Hyundai electric car: prices, release dates and upcoming Hyundai EV models in Australia
Much news regarding the automotive industry these days is largely focused on electric vehicles (EVs), which may appear to have recently entered the scene with the aim of turning internal combustion engine (ICE) vehicles into dinosaurs. Be careful, this will be a much slower process than a meteor impact.
What many people don’t know, however, is that most of the major automakers have been developing electric vehicles for decades, long before Tesla hit the headlines with its battery-powered technological fantasies.
Hyundai began researching and developing alternatives to ICE vehicles in the early 1990s, with its first electric vehicle, the Sonata electric vehicle, which appeared in 1991, and its first hybrid, the FGV-1, unveiled at the 2019 Motor Show. Seoul automobile in 1995..
Learn more about Hyundai electric cars
In 2008, Hyundai began mass-producing hybrids for the mainstream market using what it calls ‘BlueDrive’ technology, which includes the use of lithium-polymer batteries (the current industry standard are lithium-ion batteries, both types having their own advantages and cons).
Demonstrating just how serious it is to develop cars that use alternative energy sources, Hyundai spent $ 45.6 billion to develop the fully electric Hyundai BlueOn in 2009, with the model coming with a 16-inch lithium polymer battery. , 4 kWh and the ability to charge to 80% after just 25 minutes.
In 2016, Hyundai took on Toyota’s best-selling hybrid, the Prius, with its Ioniq – the very first car to come in hybrid, plug-in hybrid (PHEV) and all-electric variants, with no vehicle options. ICE.
Ioniq is now a stand-alone brand that will use the Electric Global Modular Platform (E-GMP), a dedicated EV platform consisting of an under-cab battery pack and an engine, transmission and an all-in-one inverter that will be used on all Hyundai EV models going forward.
Hyundai hydrogen vehicles
Hyundai has strengthened its commitment to the development of cars with low environmental impact by developing certain models powered by hydrogen, the most abundant element in the universe.
First came the Nexo crossover SUV in 2018, then the Xcient Fuel Cell in 2020, the world’s first hydrogen fuel cell truck, which is currently only available in Sweden. In the same year, they also launched the Elec City FCEV, a hydrogen bus with a range of 434 kilometers.
The Nexo is available in Australia by special order for hire, despite a shortage of hydrogen filling stations – there is only one filling station in Sydney, at Hyundai headquarters, but a fleet of them has been leased from ACT for evaluation and there is a hydrogen station in Canberra for this purpose.
Hyundai electric vehicles available in Australia
Prices from: $ 62,000 (Elite), $ 65,290 (Highlander)
This Hyundai electric car is a compact SUV that is small in size but great in terms of range – 484 km on a full charge, which is impressive considering the small size of the car. For a few thousand more, the Highlander version adds things like a head-up display, glass sunroof, and heated seats.
Prices from: $ 48,970 (Electric Elite), $ 53,010 (Electric Premium)
This mid-size, five-seater, five-door sedan is more expensive than its closest rivals, the Nissan Leaf and MG ZS EV, but offers comparatively better range (311 km, compared to the 270 km of the base Leaf model. and at 263 km from the ZS EV) and better energy consumption.

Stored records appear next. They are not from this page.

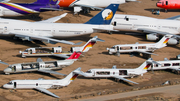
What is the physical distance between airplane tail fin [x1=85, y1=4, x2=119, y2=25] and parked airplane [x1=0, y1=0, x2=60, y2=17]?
1742 cm

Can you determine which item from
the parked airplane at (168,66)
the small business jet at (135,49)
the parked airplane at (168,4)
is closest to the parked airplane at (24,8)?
the small business jet at (135,49)

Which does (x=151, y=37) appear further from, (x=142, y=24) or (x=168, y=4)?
(x=168, y=4)

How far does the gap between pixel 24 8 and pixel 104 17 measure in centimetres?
2321

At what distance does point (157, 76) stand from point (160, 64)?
2639mm

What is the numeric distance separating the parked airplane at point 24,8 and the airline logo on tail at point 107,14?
60.0 ft

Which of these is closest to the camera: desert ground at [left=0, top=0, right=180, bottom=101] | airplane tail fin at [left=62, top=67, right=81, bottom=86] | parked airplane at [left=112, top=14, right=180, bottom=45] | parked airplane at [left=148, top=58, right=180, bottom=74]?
desert ground at [left=0, top=0, right=180, bottom=101]

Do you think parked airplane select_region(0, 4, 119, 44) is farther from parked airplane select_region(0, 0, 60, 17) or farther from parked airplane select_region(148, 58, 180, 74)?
parked airplane select_region(148, 58, 180, 74)

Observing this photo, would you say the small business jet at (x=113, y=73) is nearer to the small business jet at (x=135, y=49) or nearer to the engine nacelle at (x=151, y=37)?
the small business jet at (x=135, y=49)

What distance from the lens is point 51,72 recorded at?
152 feet

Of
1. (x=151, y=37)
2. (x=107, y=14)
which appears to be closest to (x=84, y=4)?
(x=107, y=14)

Prices from: $ 35,690 (Elite Hybrid), $ 40,390 (Premium Hybrid)
Delivering 3.9 L of fuel consumption every 100 km, the Ioniq Hybrid has a self-recharging battery that powers an electric motor with a total output of 104 kW. The Premium option adds leather-trimmed seats, heated front seats and steering wheel, and a front parking assist system.
Ioniq plug-in hybrid
Prices from: $ 42,410 (Plug-In Hybrid Elite), $ 46,950 (Plug-In Hybrid Premium)
Unlike the auto-charging Ioniq Hybrid, the Ioniq Plug-In Hybrid must be connected to an external power source in order to charge. Earnings? You’ll be able to drive fully electric for longer and longer, reducing exhaust emissions that are harmful to the environment.

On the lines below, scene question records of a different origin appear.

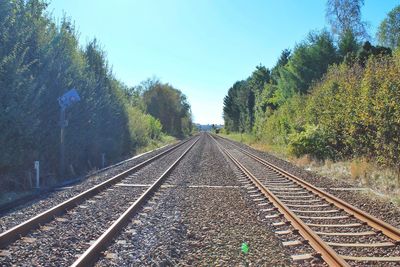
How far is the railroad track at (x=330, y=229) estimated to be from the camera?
5.70 m

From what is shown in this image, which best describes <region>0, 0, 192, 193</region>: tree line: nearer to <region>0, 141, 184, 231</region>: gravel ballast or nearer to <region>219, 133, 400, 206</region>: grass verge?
<region>0, 141, 184, 231</region>: gravel ballast

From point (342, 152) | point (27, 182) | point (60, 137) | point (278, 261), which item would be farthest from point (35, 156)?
point (342, 152)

The Ioniq 5 midsize SUV, the next offering from the Ioniq sub-brand, will arrive in Australia in the third quarter of 2021, and it promises to be a bold step forward for Hyundai in terms of design and functionality.
Boasting a redesigned “smart living space” interior, the Ioniq 5 also boasts a striking futuristic exterior featuring retractable door handles and Parametric Pixel headlights.
Also coming soon, the Ioniq 6, an electric sedan, and the Ioniq 7, a large electric SUV.
A recent report also suggests that Hyundai will halve the number of its ICE models to free up money to invest in electric vehicles, a strong indicator that for Hyundai the future is almost certainly electric, with plans to the brand to offer strictly all-electric models by 2040.